Just as the title sets a salivating tone, it also draws many tongue-in-cheek references: 1. someone knowledgeable and/or of importance and high standing in an area or field, 2. the delicious food itself, and 3. a wry/ironical reference to the corny theme or art in the exhibition. It was this that attracted the curators, Gawronski says, “there are so many tales and euphemisms to the word cheese and we were interested in that as well – toe cheese, big cheese, hard cheese, tough cheddar.”
The process of making cheese from its base substance to a sensual delicacy is magically transformative. ‘Big Cheese’ also considers the other side of the story, as Gawronski outlines “that sense of the potential abjection that cheese presents as well, there are so many strains of mould in cheese – how did that come about that humans decided to eat this?”
Cheese borders upon the grotesque and surreal, with the curators referencing the irony of a work central to the Surrealist movement – Dali’s Persistence of Memory (1931). Watches transform into camembert, insinuating time, like cheese, is unstable, crumbling or blooming.
Seven artists have been selected based on their tendency towards the eccentric, including: Stephen Birch, Alex Gawronski, Sean Kerr, Petra Maitz, Daniel McKewen, Jelena Telecki and Justene Williams. Working across a broad range of media – paintings, sculpture, performance and video – the presence of humour in their practices is what connects them. A key example is Sean Kerr’s, as Gawrosnki describes, “a big papiermâché nose that has electronics inside it so that it can sniff the gallery air.”
The artists range in their responses that elicit reactions bordering desire and disgust. Stephen Birch presents a resin moon with a face, playing upon the popular legend that the moon is made of cheese. Whilst Jelena Telecki’s series of paintings look at the potential perverse and pungent connotations of cheese, focusing upon a kind of Serbian cheese that is from the region she grew up in.

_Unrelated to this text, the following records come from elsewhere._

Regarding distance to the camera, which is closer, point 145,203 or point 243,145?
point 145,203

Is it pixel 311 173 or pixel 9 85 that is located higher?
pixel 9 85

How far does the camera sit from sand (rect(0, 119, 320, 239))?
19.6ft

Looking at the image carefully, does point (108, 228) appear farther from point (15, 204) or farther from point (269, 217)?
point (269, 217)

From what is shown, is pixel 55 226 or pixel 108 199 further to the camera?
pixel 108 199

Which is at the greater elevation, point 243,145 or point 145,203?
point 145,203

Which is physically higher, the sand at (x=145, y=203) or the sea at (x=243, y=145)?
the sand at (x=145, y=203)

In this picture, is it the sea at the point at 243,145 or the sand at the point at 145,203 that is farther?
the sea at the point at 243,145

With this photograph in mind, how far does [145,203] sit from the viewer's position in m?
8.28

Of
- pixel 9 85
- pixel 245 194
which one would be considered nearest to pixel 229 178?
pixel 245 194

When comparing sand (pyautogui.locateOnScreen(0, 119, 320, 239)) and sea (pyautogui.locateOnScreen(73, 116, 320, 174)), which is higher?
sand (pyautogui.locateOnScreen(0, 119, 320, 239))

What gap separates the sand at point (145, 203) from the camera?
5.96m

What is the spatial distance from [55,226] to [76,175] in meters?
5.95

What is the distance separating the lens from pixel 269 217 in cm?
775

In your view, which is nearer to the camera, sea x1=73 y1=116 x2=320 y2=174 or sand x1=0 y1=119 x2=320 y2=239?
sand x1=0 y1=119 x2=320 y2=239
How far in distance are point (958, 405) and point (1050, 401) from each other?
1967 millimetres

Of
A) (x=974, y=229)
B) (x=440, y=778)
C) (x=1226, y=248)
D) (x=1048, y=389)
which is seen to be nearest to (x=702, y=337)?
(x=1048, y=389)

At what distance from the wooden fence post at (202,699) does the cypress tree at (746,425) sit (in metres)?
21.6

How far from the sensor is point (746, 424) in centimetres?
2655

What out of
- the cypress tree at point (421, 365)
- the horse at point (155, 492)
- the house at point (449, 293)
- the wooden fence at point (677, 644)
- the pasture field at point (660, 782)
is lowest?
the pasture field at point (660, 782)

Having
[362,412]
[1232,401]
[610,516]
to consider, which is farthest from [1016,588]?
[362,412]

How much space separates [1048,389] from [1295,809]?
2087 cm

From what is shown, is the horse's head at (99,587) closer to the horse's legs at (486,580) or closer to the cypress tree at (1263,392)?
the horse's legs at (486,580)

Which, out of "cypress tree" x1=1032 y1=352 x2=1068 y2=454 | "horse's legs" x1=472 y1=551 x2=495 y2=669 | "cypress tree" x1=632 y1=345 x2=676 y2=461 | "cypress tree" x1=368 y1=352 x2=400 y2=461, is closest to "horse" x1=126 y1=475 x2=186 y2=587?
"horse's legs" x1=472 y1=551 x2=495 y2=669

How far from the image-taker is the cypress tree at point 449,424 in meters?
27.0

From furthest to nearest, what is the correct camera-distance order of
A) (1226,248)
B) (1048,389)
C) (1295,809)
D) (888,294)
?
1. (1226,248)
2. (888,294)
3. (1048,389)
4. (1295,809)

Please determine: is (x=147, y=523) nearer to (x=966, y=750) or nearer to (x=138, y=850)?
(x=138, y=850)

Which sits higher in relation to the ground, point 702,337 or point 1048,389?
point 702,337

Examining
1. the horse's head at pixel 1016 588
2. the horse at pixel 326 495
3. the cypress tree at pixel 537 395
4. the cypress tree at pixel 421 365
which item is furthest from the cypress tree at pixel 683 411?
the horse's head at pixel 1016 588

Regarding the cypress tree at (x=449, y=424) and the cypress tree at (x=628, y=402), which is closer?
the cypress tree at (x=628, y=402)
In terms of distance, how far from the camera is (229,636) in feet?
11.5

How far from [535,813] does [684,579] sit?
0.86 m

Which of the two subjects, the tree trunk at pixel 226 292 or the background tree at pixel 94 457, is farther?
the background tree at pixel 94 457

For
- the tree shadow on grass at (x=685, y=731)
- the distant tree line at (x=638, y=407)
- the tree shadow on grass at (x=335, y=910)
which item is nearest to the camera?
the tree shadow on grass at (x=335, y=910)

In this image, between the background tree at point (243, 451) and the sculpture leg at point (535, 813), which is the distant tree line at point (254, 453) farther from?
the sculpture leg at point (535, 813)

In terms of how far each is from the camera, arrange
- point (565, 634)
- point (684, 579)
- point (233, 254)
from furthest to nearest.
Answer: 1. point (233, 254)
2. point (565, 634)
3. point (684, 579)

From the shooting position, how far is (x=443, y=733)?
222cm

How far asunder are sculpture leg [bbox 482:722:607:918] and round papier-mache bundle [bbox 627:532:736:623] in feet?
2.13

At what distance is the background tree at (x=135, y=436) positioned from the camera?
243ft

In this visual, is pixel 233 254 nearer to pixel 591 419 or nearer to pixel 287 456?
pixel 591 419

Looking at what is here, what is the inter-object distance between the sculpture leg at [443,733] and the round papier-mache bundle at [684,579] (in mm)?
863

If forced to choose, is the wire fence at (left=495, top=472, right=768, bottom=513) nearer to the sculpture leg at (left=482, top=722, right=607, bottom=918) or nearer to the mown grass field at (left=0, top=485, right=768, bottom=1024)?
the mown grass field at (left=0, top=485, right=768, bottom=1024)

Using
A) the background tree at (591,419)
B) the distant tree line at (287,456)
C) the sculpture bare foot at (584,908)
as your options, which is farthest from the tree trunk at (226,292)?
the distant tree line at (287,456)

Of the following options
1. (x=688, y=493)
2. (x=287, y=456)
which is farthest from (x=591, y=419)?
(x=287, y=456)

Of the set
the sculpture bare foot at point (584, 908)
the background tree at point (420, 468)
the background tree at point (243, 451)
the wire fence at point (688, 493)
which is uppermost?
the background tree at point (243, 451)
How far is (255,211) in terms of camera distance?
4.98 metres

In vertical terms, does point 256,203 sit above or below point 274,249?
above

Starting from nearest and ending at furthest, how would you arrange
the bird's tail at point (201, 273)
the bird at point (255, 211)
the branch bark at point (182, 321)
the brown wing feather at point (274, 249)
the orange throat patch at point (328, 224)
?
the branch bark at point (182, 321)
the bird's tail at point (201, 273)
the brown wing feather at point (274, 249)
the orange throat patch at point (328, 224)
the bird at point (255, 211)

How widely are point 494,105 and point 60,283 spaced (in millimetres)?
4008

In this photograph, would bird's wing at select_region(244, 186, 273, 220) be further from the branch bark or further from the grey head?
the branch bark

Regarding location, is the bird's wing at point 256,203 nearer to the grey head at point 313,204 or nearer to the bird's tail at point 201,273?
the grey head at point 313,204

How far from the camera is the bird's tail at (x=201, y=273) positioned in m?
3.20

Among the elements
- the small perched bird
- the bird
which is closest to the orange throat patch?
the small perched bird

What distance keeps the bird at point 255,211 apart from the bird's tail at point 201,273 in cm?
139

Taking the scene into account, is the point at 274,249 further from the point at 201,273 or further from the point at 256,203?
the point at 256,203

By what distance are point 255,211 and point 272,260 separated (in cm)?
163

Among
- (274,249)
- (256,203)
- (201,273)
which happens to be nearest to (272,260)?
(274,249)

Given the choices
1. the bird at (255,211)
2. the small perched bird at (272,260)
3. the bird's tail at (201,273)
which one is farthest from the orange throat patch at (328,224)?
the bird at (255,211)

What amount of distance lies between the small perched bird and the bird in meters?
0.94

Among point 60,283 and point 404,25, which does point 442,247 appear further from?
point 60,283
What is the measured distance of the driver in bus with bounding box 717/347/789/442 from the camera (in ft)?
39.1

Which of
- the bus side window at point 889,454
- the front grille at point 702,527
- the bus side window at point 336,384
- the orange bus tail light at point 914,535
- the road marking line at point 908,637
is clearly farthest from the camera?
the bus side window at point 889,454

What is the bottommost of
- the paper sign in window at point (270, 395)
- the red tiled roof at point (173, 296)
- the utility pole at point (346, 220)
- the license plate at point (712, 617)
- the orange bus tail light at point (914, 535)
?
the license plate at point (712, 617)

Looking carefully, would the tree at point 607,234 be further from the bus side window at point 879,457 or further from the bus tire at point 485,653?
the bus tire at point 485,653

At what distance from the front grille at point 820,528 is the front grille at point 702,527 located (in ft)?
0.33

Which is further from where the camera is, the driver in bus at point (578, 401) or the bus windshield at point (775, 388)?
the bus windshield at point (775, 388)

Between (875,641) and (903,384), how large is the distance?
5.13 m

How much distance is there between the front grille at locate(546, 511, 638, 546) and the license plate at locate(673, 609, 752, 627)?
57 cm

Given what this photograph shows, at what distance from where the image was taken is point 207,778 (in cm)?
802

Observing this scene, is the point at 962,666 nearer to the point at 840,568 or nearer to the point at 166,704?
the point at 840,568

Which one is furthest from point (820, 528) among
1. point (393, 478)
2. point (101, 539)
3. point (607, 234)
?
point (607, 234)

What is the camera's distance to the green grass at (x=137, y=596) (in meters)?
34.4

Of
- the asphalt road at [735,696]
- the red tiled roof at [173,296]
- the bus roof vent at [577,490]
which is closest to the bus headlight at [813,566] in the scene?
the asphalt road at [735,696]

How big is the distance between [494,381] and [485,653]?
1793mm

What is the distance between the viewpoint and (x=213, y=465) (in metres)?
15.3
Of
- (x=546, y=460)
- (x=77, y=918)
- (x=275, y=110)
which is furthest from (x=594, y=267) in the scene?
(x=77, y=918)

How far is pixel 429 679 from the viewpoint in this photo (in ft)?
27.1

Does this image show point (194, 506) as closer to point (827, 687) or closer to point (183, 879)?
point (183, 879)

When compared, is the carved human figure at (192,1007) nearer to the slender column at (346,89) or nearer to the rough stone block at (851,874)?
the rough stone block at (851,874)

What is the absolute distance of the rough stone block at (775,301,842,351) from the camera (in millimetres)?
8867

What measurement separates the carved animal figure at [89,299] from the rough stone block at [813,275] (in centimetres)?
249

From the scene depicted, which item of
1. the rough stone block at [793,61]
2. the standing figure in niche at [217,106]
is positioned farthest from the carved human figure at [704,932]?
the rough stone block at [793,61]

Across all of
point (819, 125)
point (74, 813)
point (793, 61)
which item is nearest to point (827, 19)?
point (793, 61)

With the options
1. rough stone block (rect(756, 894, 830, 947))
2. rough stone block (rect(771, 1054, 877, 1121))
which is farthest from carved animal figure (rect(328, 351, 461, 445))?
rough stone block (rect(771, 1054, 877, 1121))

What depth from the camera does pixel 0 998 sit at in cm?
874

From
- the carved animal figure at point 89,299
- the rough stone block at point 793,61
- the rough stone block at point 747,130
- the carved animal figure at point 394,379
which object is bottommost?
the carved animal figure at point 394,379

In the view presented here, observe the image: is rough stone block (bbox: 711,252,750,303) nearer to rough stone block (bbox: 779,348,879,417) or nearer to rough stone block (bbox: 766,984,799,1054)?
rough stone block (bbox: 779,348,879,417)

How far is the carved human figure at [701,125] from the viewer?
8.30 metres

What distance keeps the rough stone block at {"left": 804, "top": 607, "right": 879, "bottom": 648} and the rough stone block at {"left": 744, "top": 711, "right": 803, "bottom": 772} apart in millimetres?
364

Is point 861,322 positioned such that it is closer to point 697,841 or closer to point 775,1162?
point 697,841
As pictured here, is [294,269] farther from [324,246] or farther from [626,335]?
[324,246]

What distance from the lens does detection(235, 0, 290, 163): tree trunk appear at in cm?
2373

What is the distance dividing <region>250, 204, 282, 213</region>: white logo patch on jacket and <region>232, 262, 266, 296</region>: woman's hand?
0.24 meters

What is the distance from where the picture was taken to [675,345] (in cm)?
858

‘Big Cheese’ – just like the product – presents a delicious and engaging theme. As a paradigm cheese is a metamorphic substance, mirroring the experiences of global time and space as molten and fluid. By stretching the potential of cheese both literally and metaphorically, each artist asks us to revaluate the rationality and irrationality of our own standards and what we consider is natural or acceptable.